Document extract ▸
--*--

Skip to main content
Use Modal for serverless cloud deployments with instant autoscaling, GPU access, and production-ready inference serving.

Clone the repository

git clone https://github.com/Liquid4All/lfm-inference

Deployment

Launch command:
cd modal

# deploy LFM2 8B MoE model
modal deploy deploy-vllm.py

# deploy other LFM2 model, MODEL_NAME defaults to LiquidAI/LFM2-8B-A1B
MODEL_NAME=LiquidAI/<model-slug> modal deploy deploy-vllm.py
See full list of open source LFM models on Hugging Face.

Production deployment

  • Since vLLM takes over 2 min to cold start, if you run the inference server for production, it is recommended to keep a minimum number of warm instances with min_containers = 1 and buffer_containers = 1. The buffer_containers config is necessary because all Modal GPUs are subject to preemption. See docs for details about cold start performance tuning.
  • Warm up the vLLM server after deployment by sending a single request. The warm-up process is included in the deploy-vllm.py script already.

Test commands

Test the deployed server with the following curl commands (replace <modal-deployment-url> with your actual deployment URL):
# List deployed model
curl https://<modal-deployment-url>/v1/models

# Query the deployed LFM model
curl -X POST https://<modal-deployment-url>/v1/chat/completions \
  -d '{
    "model": "LiquidAI/LFM2-8B-A1B",
    "messages": [
      {
        "role": "user",
        "content": "What is the melting temperature of silver?"
      }
    ],
    "max_tokens": 32,
    "temperature": 0
  }'

--*--

Stored data ▸
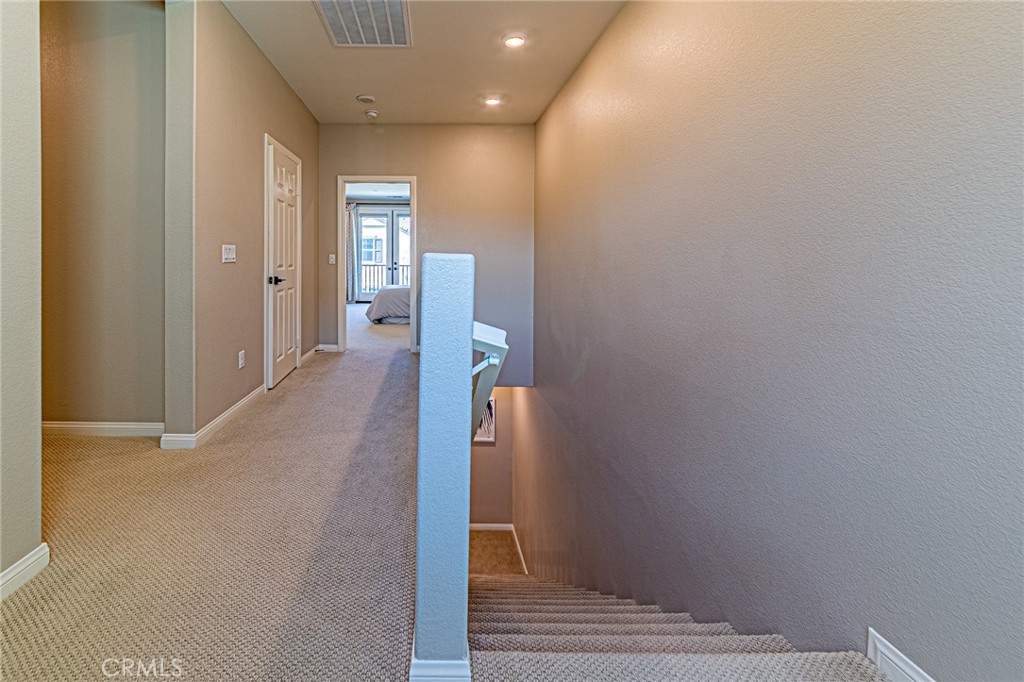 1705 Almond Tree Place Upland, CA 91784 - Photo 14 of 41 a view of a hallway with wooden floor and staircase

--*--

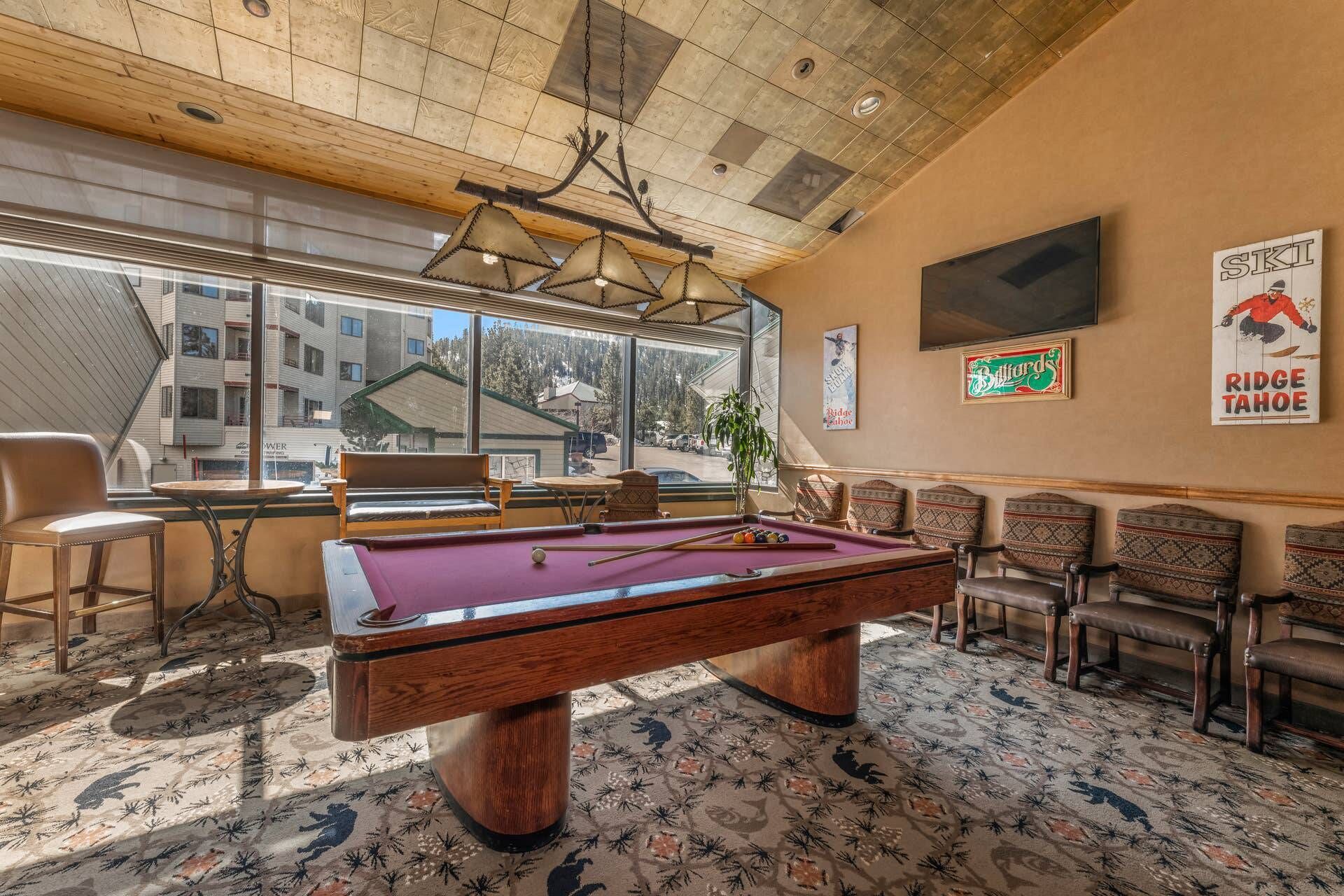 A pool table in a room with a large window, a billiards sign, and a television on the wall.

--*--

Reproduce everything from "# deploy other" down to "start performance tuning." in the Modal deployment guide, word for word. The items that come after the Modal deployment guide aren't needed for anything here.

# deploy other LFM2 model, MODEL_NAME defaults to LiquidAI/LFM2-8B-A1B
MODEL_NAME=LiquidAI/<model-slug> modal deploy deploy-vllm.py
See full list of open source LFM models on Hugging Face.

Production deployment

  • Since vLLM takes over 2 min to cold start, if you run the inference server for production, it is recommended to keep a minimum number of warm instances with min_containers = 1 and buffer_containers = 1. The buffer_containers config is necessary because all Modal GPUs are subject to preemption. See docs for details about cold start performance tuning.